Em Santa Tereza do Oeste, encontramos mais um dos ‘‘professores pardais’’ da agricultura. É o mecânico Francisco Sgarbossa, 55 anos, que trabalhou na lavoura até pouco mais dos 20 anos. Ele é responsável pela criação de um pulverizador e uma plantadeira de tração animal ou mesmo para pequenos tratores. ‘‘Bastam alguns ajustes no engate’’, resume.
  Os dois inventos já estão disponíveis no mercado há mais de 10 anos, e, com o perfeccionismo do criador, passam por constantes evoluções. ‘‘Até o final deste mês estamos lançando os novos equipamentos, que irão facilitar ainda mais o manuseio’’, anuncia.
  Sgarbossa conta que sempre gostou de inventar, mas as dificuldades sofridas na lavoura também foram responsáveis pelo incentivo. Além disso, tem um lema de vida repassado, segundo ele, por um conhecido que ‘‘já amanhecia embriagado’’: ‘‘Não se fala que as coisas não dão certo. Tudo dá, basta um jeitinho e ir até o fim’’, ensina.
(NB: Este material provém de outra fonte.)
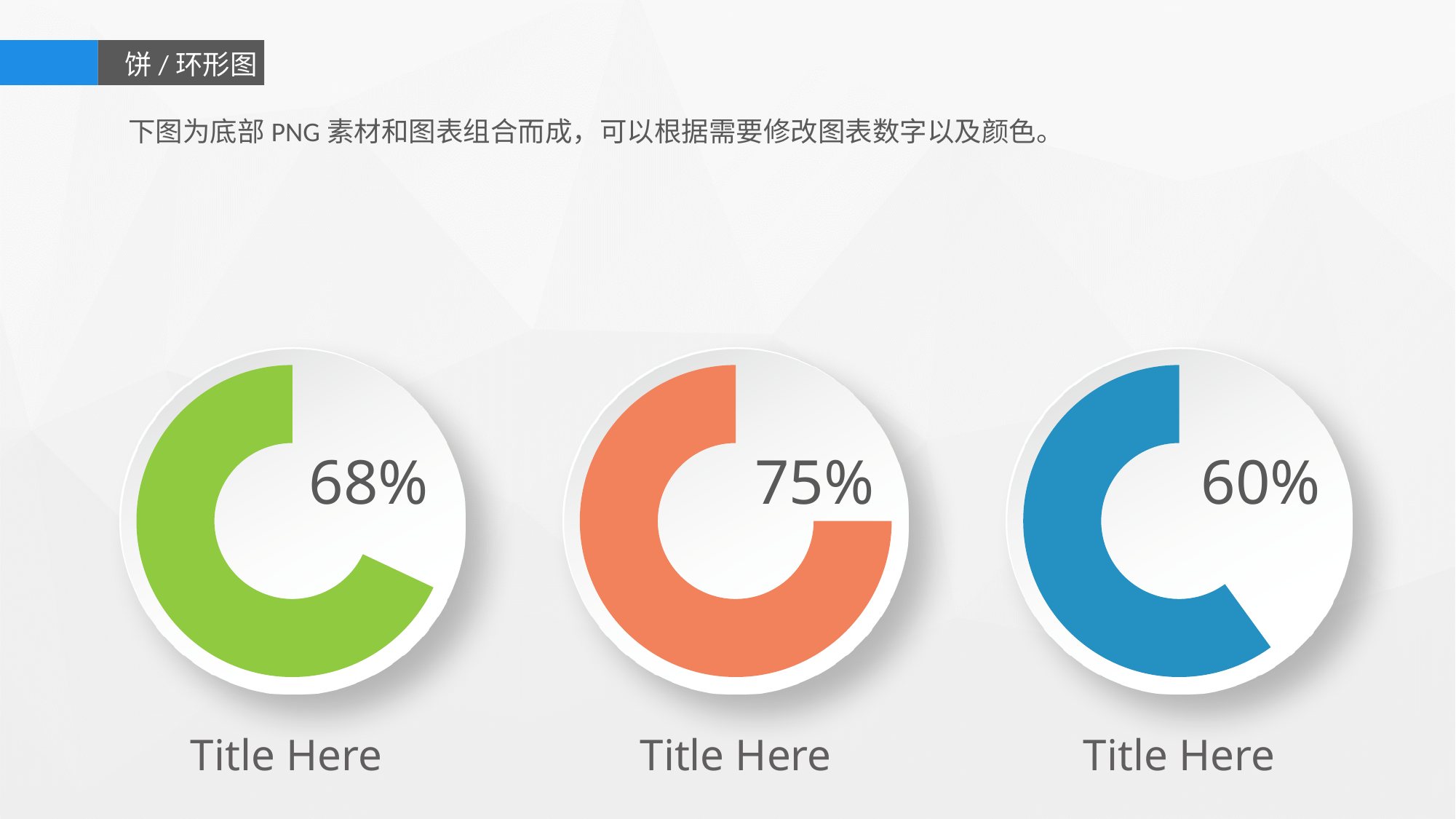
Which of the three donut charts shows the lowest percentage: left, middle or right? right What is the difference between the percentage in the middle donut chart and the percentage in the right donut chart? 15% What value is shown in the middle donut chart? 75% What colour is the filled ring of the middle donut chart? orange How many donut charts are on the slide? 3 Which is larger, the value in the left donut chart or the value in the middle donut chart? middle What value is shown in the left donut chart? 68% What is the difference between the percentage in the left donut chart and the percentage in the right donut chart? 8% What value is shown in the right donut chart? 60% Which of the three donut charts shows the highest percentage: left, middle or right? middle What kind of chart is used on this slide? donut chart Is the value in the right donut chart greater or less than 50%? greater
  A plantadeira, adaptada ao sistema de plantio direto, pode ter de uma a três linhas, e custa de R$ 2,3 mil a R$ 4,8 mil. Ele já produziu de até seis linhas para ser utilizada por tratores pequenos, mas aí, sob encomenda. O peso da máquina vazia é de 290 quilos. Sgarbossa cuida da produção da maioria das peças com o auxílio do filho Flávio, 18 anos. ‘‘Comprava basicamente os discos e as caixas de semente’’, conta. Mas agora, graças a suas invenções, ele está produzindo também as caixas plásticas. ‘‘Juntei umas peças velhas e construí o forno de que precisava para fabricar as caixas’’. O forno com capacidade de aquecimento de 240 graus, custou R$ 1,2 mil. ‘‘Haviam me pedido R$ 35 mil para construirem um modelo parecido’’, informa.
  Já o pulverizador não perde em nada para os equipamentos das grande multinacionais, possui barra de sete metros, com 14 bicos antigotejo, dois pistões com desengate automático, válvula para controle de pressão, manômetro, filtro de linha e ainda controle de regulagem de altura da barra e do assento do operador. O tanque tem capacidade para 250 litros. ‘‘Com tração bovina dá para pulverizar até 3,5 alqueires/dia e, com cavalo, atinge 5,5 alqueire/dia’’, garante.
  Atento às necessidades dos pequenos produtores de sua região, Sgarbossa, também está produzindo uma máquina para fazer maravalha (raspas de madeira utilizadas como cama em aviários). ‘‘Fiz uma maquete de madeira e fui ajustando pra torná-la o mais funcional possível’’, diz o inventor transmitindo muita confiança no que faz.
  O produto, como afirma, é mais ágil e menos barulhento que o oferecido pelo mercado. Um motor de 7,5 HP toca a máquina que tem um rendimento de 2,5 metros de maravalha por hora. Uma cooperativa avícola da região, segundo ele, já testou o equipamento e está recomendando a aquisição do mesmo para grupos de produtores. (C.G.)